• işığı yansıtan herhangi bir yüzey ya da malzeme. fotoğraf çekiminde ışığın etkisini yumuşatmak ya da gölgeli alanları aydınlatmak için kullanılır.
  • reflector'ın yandan yemi$i.

    yansıtaç diyerek komik olmaya gerek yok da, yansıtıcı demek ayıp sanki.
  • yansıtıcı. genelde ışık parlaklığını yansıtma anlamında kullanılır.
  • yansıtıcı teleskoplara verilen ad.
  • araba arızalandığında çoğunlukla arabada bulunmayan, alternatifi olarak kova, bidon, karpuz* gibi malzemeler kullanılan, arkadan gelen araçları uyarı amaçlı üçgen şeklinde, ışık vurunca parlayan alet.*
  • herhangi bir ışık kaynağından gelen ışığı başka bir yöne yansıtmak ya da ışık şiddetini yumuşatmak amacıyla kullanılan fotoğrafçılık ekipmanı.
  • "(ışığı) geri yansıtıcı - geri büken" anlamında kullandığımız reflektör; geri döndürmek, geri gelmek, yinelemek anlamındaki ön ek olan "re" ve latincedeki bükmek anlamına gelen "flex" kökünden türetilen "flectere" kelimelerinin terkibinden oluşuyor. kelimeyi önce fransızlar latinceden alıyor, biz de fransızlardan alıyoruz.

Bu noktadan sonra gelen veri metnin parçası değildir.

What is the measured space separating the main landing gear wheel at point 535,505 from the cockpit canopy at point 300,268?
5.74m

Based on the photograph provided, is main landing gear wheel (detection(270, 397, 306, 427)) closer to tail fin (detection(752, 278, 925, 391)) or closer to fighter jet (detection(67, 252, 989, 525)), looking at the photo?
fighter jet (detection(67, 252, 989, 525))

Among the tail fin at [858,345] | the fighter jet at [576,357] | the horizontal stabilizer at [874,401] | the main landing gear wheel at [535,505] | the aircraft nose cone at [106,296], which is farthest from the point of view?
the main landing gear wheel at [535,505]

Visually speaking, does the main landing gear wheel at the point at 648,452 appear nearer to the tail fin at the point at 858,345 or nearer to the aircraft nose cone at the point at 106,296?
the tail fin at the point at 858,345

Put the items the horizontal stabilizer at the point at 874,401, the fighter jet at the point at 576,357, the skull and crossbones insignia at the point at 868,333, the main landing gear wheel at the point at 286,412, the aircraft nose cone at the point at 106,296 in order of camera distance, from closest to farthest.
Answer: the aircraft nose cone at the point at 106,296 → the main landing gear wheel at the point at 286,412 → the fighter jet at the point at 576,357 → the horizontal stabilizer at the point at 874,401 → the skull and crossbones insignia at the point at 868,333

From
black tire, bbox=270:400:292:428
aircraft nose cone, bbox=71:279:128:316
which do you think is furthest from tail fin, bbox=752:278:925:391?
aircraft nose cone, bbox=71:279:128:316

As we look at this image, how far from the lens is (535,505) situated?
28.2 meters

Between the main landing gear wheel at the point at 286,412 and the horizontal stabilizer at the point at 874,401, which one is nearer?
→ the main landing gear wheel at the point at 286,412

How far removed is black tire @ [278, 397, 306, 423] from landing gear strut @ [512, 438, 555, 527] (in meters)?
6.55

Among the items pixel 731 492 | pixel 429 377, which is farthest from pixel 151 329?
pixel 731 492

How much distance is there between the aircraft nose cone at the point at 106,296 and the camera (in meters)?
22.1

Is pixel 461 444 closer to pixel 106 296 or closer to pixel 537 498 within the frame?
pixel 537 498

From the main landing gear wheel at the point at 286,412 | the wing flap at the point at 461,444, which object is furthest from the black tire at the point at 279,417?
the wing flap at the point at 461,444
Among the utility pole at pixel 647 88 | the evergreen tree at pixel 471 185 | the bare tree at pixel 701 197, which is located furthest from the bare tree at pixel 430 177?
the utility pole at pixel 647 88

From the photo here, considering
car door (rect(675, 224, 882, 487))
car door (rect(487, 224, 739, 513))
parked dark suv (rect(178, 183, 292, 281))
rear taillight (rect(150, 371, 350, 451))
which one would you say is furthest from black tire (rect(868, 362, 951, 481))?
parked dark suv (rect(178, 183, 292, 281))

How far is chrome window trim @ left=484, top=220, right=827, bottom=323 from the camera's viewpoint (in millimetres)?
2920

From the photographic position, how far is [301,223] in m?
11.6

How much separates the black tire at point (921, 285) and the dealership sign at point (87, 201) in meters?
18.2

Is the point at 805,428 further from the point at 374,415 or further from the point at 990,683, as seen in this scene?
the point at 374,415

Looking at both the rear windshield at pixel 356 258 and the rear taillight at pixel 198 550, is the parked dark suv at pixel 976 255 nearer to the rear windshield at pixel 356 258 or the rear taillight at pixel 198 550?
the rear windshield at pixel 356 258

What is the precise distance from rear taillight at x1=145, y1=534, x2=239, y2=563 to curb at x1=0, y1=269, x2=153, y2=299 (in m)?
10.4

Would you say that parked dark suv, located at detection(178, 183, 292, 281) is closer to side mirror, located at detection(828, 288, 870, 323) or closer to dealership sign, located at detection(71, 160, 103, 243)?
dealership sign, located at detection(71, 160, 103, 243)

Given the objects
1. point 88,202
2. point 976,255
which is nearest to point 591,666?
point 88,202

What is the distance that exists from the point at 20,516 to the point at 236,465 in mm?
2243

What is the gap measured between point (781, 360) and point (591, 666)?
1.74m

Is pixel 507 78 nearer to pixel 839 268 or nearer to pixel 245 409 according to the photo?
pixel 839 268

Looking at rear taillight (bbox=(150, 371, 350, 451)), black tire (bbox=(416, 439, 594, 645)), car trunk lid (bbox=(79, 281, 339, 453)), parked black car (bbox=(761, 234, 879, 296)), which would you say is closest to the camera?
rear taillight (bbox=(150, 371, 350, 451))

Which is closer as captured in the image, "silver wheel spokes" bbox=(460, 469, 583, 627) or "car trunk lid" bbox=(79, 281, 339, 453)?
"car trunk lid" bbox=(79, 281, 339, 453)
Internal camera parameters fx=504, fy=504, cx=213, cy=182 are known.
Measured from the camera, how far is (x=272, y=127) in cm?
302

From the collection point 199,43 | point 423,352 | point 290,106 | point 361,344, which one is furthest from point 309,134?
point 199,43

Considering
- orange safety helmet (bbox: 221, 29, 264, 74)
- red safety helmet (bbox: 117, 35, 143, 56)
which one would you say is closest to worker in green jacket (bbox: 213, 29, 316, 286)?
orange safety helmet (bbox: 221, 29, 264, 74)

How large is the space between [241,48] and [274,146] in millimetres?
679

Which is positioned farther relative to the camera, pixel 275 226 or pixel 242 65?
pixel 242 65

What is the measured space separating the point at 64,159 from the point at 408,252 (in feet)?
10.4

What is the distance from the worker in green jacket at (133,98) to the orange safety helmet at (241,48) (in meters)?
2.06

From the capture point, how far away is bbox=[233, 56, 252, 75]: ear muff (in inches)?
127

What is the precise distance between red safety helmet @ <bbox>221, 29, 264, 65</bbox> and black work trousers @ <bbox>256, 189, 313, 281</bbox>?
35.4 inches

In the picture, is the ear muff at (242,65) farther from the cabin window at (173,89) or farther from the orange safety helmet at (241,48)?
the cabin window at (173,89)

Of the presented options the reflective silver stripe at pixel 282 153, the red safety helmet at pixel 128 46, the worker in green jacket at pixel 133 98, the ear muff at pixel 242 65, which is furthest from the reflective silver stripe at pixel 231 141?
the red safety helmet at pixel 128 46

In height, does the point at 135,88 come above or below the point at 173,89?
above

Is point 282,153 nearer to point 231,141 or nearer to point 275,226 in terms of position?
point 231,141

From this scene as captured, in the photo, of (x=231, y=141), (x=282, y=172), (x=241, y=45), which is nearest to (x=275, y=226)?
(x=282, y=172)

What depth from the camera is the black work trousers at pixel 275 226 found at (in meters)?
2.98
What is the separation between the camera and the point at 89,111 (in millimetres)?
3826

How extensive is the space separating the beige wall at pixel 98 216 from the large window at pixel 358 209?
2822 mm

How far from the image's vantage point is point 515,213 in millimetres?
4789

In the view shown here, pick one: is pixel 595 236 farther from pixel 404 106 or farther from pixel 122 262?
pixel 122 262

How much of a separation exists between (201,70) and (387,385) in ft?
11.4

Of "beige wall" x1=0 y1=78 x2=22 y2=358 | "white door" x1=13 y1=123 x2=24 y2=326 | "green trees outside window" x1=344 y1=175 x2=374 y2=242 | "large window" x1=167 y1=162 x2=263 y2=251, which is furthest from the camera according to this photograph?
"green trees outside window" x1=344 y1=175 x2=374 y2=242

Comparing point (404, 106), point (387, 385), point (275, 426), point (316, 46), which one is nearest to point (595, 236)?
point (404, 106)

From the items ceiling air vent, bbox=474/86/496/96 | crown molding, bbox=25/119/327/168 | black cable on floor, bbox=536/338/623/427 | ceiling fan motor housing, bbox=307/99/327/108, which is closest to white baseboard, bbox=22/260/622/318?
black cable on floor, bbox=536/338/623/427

    hatta dilimizdeki bir diğer latince kökenli refleks kelimesi ve reflektör kelimeleri aynı ana-babanın (kökün) evlatları gibi kardeşler. çünkü refleks kelimesi de reflektör kelimesi gibi "geri bükmek" anlamına geliyor. netice itibari ile refleks, kemiklerin eklem yerlerinden bükülmesi (flex) olayıdır.

    benzer bir şekilde lavabo altlarındaki fleks hortumlar da bu kökle isimlendirilmiş, zaten bu iş de aynı mantığa dayanıyor ve fleks hortumlar da bükülgen yapılardır.
  • tanım:yansıtıcı.

    insan beyninde 12844 tane reflektör bulunur. bunlar bizi alem dışı varlıklara karsi korur.
  • fotoğrafçılıkta ışığı yansıtan tabaka şeklindeki yüzeyler dışında,
    paraflaşlara takılan ve ışığı biçimlendiren huni/tas gibi aparatlara da
    bu ad veriliyor. portre çekimi için geniş ve ortasında ışığı tasa yönlendiren
    küçük bir yansıtıcı olanına portre reflektörü de deniyor hatta.